La réplique de La Bourdonnais fut courte : « J’ai reçu, écrivait-il, la citation et son contenu. Je n’ai consulté le Conseil de Pondichéry que sur l’affaire de Madraz ; il n’avait à donner que son avis, pour ou contre. Quant à la destination de mon escadre, il n’a aucun droit de s’en mêler. Je sais ce que je dois faire et mes ordres sont donnés pour qu’elle quitte Pondichéry ce soir[1]. » En conséquence, la flotte fit voile sous les ordres de M. de la Porte-Barré[2], La Bourdonnais demeurant seul en arrière, à cause de son état de maladie. L’escadre, croisant le long de la côte, réussit à capturer deux petits navires dans les parages de Madras. Elle revint ensuite

  1. À Messieurs du Conseil supérieur de Pondichéry, le 27 août 1746.

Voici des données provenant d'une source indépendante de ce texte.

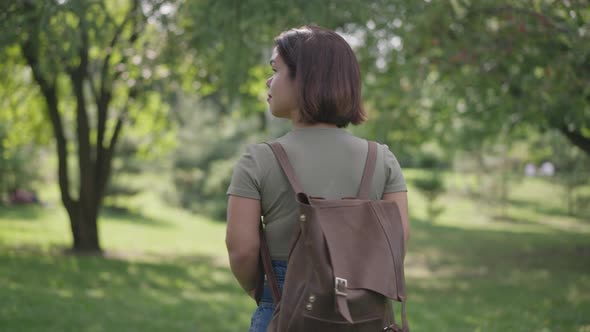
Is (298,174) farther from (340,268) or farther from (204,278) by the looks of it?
(204,278)

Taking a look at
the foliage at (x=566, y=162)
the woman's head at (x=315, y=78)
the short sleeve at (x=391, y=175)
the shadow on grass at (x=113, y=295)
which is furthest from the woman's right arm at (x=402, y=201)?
the foliage at (x=566, y=162)

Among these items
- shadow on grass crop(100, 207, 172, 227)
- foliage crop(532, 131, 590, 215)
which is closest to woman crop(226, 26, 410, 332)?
foliage crop(532, 131, 590, 215)

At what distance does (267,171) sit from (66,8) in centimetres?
474

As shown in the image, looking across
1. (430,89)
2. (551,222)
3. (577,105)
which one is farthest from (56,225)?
(551,222)

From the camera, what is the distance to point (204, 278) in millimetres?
11477

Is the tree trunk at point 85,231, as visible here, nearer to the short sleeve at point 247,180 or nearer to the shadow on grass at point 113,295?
the shadow on grass at point 113,295

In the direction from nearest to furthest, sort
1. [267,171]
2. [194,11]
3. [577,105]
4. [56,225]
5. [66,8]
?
[267,171]
[66,8]
[194,11]
[577,105]
[56,225]

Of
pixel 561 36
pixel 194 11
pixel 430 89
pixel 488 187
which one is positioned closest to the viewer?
pixel 194 11

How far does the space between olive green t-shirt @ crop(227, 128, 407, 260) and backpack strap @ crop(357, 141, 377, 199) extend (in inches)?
0.7

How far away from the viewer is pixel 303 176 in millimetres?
2051

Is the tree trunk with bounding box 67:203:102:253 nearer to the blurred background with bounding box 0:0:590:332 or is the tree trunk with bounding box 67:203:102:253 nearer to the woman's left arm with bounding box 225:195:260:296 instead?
the blurred background with bounding box 0:0:590:332

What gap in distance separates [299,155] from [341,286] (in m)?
0.44

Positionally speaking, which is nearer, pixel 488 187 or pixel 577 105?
pixel 577 105

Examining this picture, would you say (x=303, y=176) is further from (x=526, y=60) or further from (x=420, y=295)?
(x=420, y=295)
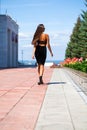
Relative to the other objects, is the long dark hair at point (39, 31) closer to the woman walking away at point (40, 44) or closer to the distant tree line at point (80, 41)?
the woman walking away at point (40, 44)

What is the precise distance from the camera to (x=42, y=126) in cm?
699

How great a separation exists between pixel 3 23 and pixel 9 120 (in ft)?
294

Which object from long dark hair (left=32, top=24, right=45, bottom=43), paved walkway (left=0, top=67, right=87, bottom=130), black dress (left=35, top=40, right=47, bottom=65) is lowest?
paved walkway (left=0, top=67, right=87, bottom=130)

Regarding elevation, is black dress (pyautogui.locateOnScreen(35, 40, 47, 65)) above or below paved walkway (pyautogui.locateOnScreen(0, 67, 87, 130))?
above

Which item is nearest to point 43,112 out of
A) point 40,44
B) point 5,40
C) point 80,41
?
point 40,44

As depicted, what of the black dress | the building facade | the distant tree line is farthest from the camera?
the building facade

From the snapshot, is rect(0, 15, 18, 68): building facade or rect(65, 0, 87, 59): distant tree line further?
rect(0, 15, 18, 68): building facade

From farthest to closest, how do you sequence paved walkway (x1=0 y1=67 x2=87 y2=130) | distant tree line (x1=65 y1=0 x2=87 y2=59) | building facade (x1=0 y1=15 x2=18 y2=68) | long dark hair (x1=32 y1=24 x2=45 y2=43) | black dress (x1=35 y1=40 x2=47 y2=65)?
building facade (x1=0 y1=15 x2=18 y2=68) < distant tree line (x1=65 y1=0 x2=87 y2=59) < black dress (x1=35 y1=40 x2=47 y2=65) < long dark hair (x1=32 y1=24 x2=45 y2=43) < paved walkway (x1=0 y1=67 x2=87 y2=130)

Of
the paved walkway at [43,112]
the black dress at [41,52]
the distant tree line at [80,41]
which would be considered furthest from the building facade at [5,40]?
the paved walkway at [43,112]

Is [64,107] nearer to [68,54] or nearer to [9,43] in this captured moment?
[9,43]

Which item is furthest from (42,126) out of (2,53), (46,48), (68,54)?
(68,54)

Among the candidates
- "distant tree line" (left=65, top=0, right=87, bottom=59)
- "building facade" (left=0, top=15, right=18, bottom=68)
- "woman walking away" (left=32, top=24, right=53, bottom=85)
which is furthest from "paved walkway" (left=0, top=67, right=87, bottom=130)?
"building facade" (left=0, top=15, right=18, bottom=68)

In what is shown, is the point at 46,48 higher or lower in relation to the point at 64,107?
higher

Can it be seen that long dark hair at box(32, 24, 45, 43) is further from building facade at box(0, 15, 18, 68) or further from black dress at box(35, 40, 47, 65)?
building facade at box(0, 15, 18, 68)
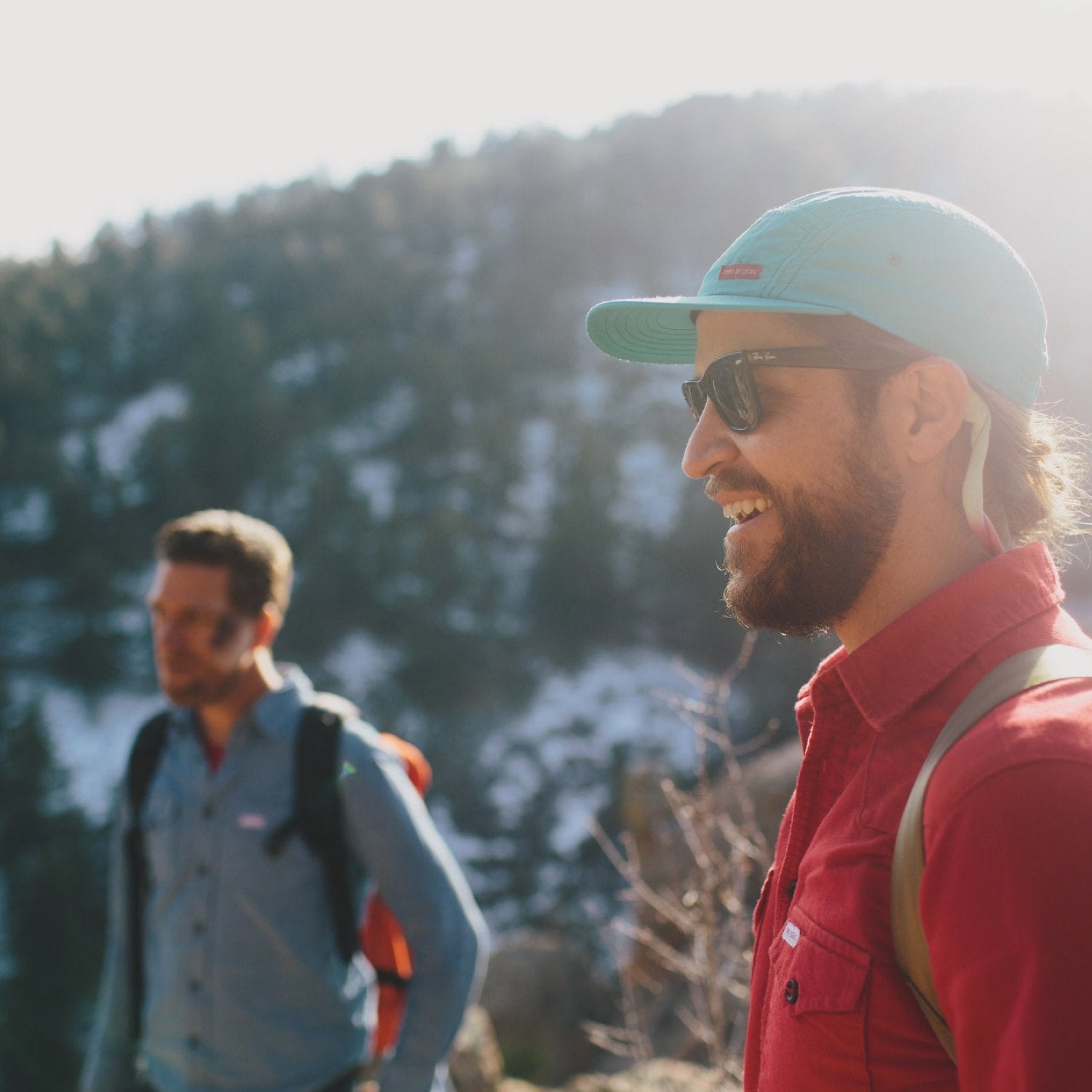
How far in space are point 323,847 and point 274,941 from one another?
0.72 feet

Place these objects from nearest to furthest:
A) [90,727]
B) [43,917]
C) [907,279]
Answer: [907,279] → [43,917] → [90,727]

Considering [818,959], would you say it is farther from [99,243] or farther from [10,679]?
[99,243]

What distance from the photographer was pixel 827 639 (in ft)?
31.4

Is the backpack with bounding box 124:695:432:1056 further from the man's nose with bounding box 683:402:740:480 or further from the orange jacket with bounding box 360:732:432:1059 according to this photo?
the man's nose with bounding box 683:402:740:480

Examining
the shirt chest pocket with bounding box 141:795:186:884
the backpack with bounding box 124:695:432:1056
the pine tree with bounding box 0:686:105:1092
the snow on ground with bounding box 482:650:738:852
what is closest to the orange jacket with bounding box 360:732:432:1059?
the backpack with bounding box 124:695:432:1056

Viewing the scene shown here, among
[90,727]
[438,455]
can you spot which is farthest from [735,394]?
→ [438,455]

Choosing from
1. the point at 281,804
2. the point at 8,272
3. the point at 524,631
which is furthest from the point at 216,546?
the point at 8,272

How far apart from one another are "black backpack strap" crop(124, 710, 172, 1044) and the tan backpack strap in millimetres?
1878

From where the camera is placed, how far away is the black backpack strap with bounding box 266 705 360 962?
6.44ft

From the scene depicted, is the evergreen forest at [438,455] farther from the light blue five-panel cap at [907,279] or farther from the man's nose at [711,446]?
the light blue five-panel cap at [907,279]

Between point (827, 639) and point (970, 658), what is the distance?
29.8 ft

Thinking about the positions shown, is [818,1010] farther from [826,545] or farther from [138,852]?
[138,852]

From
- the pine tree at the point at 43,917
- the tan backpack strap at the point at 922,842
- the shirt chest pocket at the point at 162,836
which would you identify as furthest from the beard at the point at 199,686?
the pine tree at the point at 43,917

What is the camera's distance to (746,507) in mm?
1131
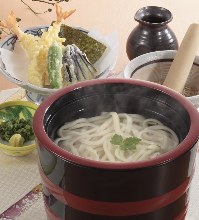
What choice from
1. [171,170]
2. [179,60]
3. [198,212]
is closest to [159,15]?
[179,60]

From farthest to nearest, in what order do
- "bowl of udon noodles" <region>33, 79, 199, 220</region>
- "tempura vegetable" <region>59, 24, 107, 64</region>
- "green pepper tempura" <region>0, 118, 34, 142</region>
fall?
"tempura vegetable" <region>59, 24, 107, 64</region> < "green pepper tempura" <region>0, 118, 34, 142</region> < "bowl of udon noodles" <region>33, 79, 199, 220</region>

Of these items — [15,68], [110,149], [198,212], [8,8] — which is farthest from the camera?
[8,8]

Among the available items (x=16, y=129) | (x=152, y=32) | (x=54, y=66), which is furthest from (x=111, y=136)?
(x=152, y=32)

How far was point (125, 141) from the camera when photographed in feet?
2.38

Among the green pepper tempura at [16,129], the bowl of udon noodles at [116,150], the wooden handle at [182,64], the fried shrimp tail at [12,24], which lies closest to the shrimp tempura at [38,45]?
the fried shrimp tail at [12,24]

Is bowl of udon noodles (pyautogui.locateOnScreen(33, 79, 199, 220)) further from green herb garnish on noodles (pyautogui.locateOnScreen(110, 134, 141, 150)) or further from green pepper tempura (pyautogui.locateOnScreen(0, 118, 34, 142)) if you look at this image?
green pepper tempura (pyautogui.locateOnScreen(0, 118, 34, 142))

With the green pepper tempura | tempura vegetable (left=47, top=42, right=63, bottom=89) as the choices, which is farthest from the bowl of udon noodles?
tempura vegetable (left=47, top=42, right=63, bottom=89)

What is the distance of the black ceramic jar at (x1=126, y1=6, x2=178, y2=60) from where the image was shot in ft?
4.17

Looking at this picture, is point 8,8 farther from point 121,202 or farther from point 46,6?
point 121,202

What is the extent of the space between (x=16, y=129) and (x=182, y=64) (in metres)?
0.38

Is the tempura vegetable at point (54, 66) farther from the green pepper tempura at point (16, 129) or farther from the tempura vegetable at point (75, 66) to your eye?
the green pepper tempura at point (16, 129)

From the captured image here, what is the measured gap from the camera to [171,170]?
65cm

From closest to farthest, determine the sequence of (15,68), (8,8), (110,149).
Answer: (110,149) < (15,68) < (8,8)

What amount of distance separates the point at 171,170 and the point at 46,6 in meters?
1.54
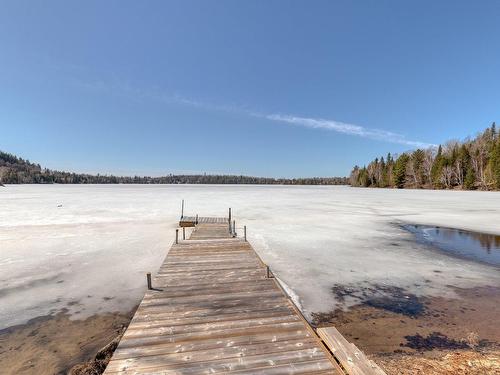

  2. M. Mill affirme que Dupleix poussa les mauvais procédés jusqu’à ordonner à La Bourdonnais de remettre à terre les troupes de Pondichéry. Il est très-vrai que le 27, en apprenant par la réponse de La Bourdonnais que la flotte allait partir, mais ignorant pour quelle destination et dans quel but elle allait être employée, Dupleix ordonna le débarquement de deux cent cinquante soldats et de cent topas avec leurs offciers, dans les termes suivants : « La distance à laquelle notre escadre peut se trouver, par suite des événements que Dieu seul peut prévoir, et ces troupes étant inutiles dans vos vaisseaux, je vous prie de débarquer les troupes ci-dessus mentionnées, afin que je sois en état de répondre au Roi, de la place qu’il a confiée à mes soins, etc. » Il n’est pas moins vrai aussi que, recevant à la même date la réponse de La Bourdonnais, que la destination de son escadre était de balayer les routes de Madras et qu’elle ne serait pas absente plus de huit ou dix jours, il ne retira de l’escadre que cent vingt-cinq Européens et cinquante Cipayes utiles pour la défense de Pondichéry.